Happy New Year! But is the New Year really so happy? There’s the actual night itself. The legendary New Year’s Eve. Does anyone actually enjoy it? Going out means the pressure of finding somewhere to go and someone to go with. A party isn’t very fun unless you have someone to kiss at midnight. Places are crowded, no, packed, so restaurant service tends to go a little by the wayside. Staying home means flipping between various celebrations on television, mostly amounting to concerts coming to you from Times Square. I have to admit, New Year’s Rockin’ Eve was pretty amazing last night, trading all the music, typically slow and sad, for Pitbull, Taylor Swift, and Psy. It was kind of great. It’s reliving last year and talking about hopes for the next, though, that brings sadness. To some people staying home even means turning in before midnight. Though I haven’t done that, sometimes it doesn’t sound too bad. Maybe January first will feel like just another day if the hoopla is avoided altogether.
Beyond the complications New Year’s Eve brings, there’s a whole range of emotions saying good-bye to one year and hello to the next brings with it. Remembering all the good things that happened the previous year, wanting to time travel back to experience them over again. Wishing the year hadn’t passed you by. Another year gone. This always leads me to think of all the regrets I have of the previous year, the things I didn’t do, should have done, could have done. I didn’t take full advantage of the time the year offered me, didn’t do enough to make my dreams come true, to take a minute and relish in the simple, yet extraordinary things around me. In the blink of an eye the year is gone, and I fear I have wasted it.

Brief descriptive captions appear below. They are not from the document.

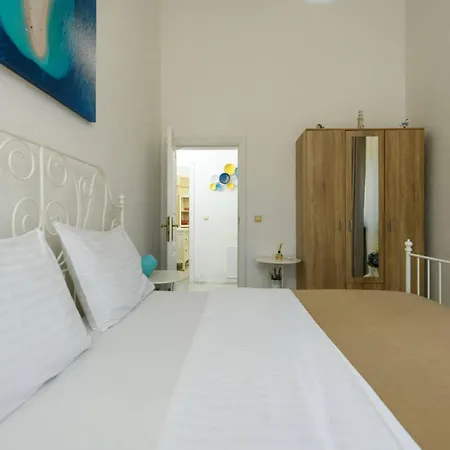 Hébergement de vacances Paradis By Interhome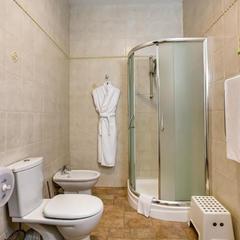 Гостиница Парк Сити, Ростов-на-Дону, Ростовская область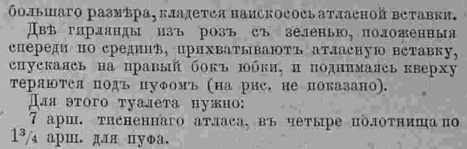 Последний крик моды. Наряды из Парижа. 1885 г. Часть 2-2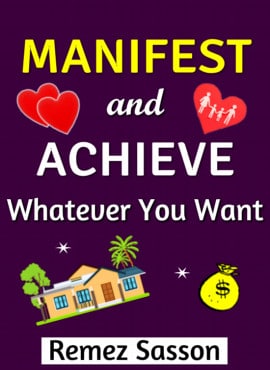 Manifest and Achieve
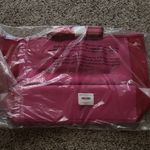 Summersalt  Vibrant Pink Tote Photo 1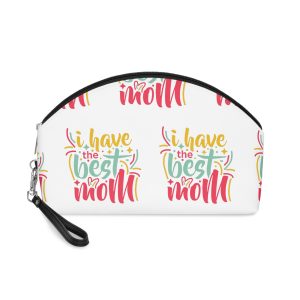 I Have the Best Mom Makeup Bag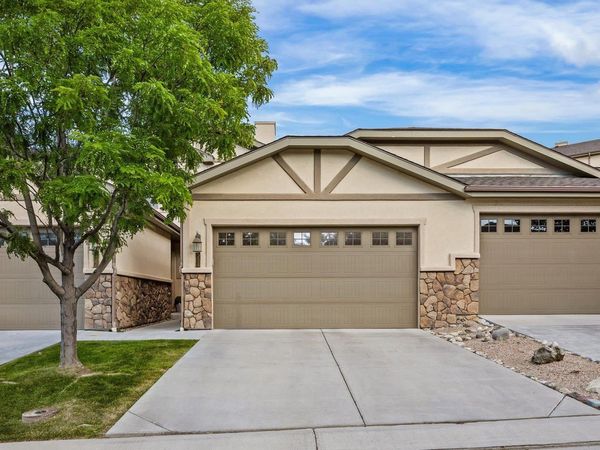 334 Cliff View Drive , Grand Junction, CO 81507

But in the same breath, a new year is greeting me, offering me the chance to use it as much as I can, to wring all the life from it, to enjoy, work, play, celebrate, remember. It is hope. It is opportunity. It is a chance. And a chance is all I need, all any of us need, to turn a simple year into the best of our lives. So much can change in a year. Twelve whole months, 365 days to make things happen, and in that time none of us know for sure what will happen, a scary and comforting thought all at once.
Looking outside at the January snow and frigid temperatures, then down at my slightly swollen fingers from the cold air and over to my computer with blog traffic numbers I’m not happy with, completed novels I need to work harder to sell, and a half-finished screenplay I love, this year is staring me down. I cannot waste this year. I will not waste this year. This will be my year. I hope you all feel the same about 2013.
Anzac Cookies are a great recipe to start off a great year. A recipe from World War I, they are unique as they contain no eggs. They are also a little healthy with tons of oats and coconut, as long as you ignore the two sticks of butter This is another recipe I have wanted to make for years and finally got around to. I’m so glad I did, as it is a very early contender for one of my favorites of this year.
Big, thick, golden brown cookies with slightly crunchy edges and soft, gooey and sticky centers, thanks to Lyle’s Golden Syrup. This is a bit of a tough to find ingredient, but it is so worth seeking out. I use it in place of corn syrup all the time. The flavor is smooth and rich without being overly sweet. It is a must for these cookies. The oats and coconut add chewiness and flavor. Anzac Cookies are also incredibly easy to make, coming together in under 15 minutes, and then about 13 more in the oven. An irresistible treat with great flavor and texture, Anzac Cookies are a sure sign of a happy 2013!
- 2 cups all-purpose flour
- 2 cups old-fashioned oats
- 2 cups granulated sugar
- 1 cup desiccated coconut (I use Bob’s Red Mill Unsweetened Flaked Coconut)
- 2 sticks unsalted butter, cut into pieces
- 2 tablespoons Lyle’s Golden Syrup
- ¾ teaspoon baking soda
- ¼ cup boiling water
- Preheat oven to 350 degrees F. Line 3 cookie sheets with parchment or bake in batches using 1 or 2 sheets.
- In a large bowl, stir together flour, oats, sugar, and coconut. In a medium, microwave safe bowl, place butter and syrup. Microwave in 30 second increments until the butter is fully melted. Stir to make sure the syrup is incorporated into the butter.
- Add the baking soda to the boiling water and stir to combine. Pour the baking soda mixture into the melted butter mixture. Be careful as it may bubble. Stir to combine. Pour the butter mixture into the flour mixture and stir until a dough is formed.
- Using a small ice cream scoop, scoop tightly packed dough onto baking sheets, 6 to a sheet. Flatten very slightly with the palm of your hand. Bake for 12-15 minutes, rotating halfway through, until the cookies are golden brown, but still quite soft to the touch. Store at room temperature in an airtight container for up to 1 week, or frozen, wrapped in parchment and foil and placed in a zipper bag for up to 4 months. Thaw at room temperature for about an hour or in 350 degree F oven for 5-10 minutes.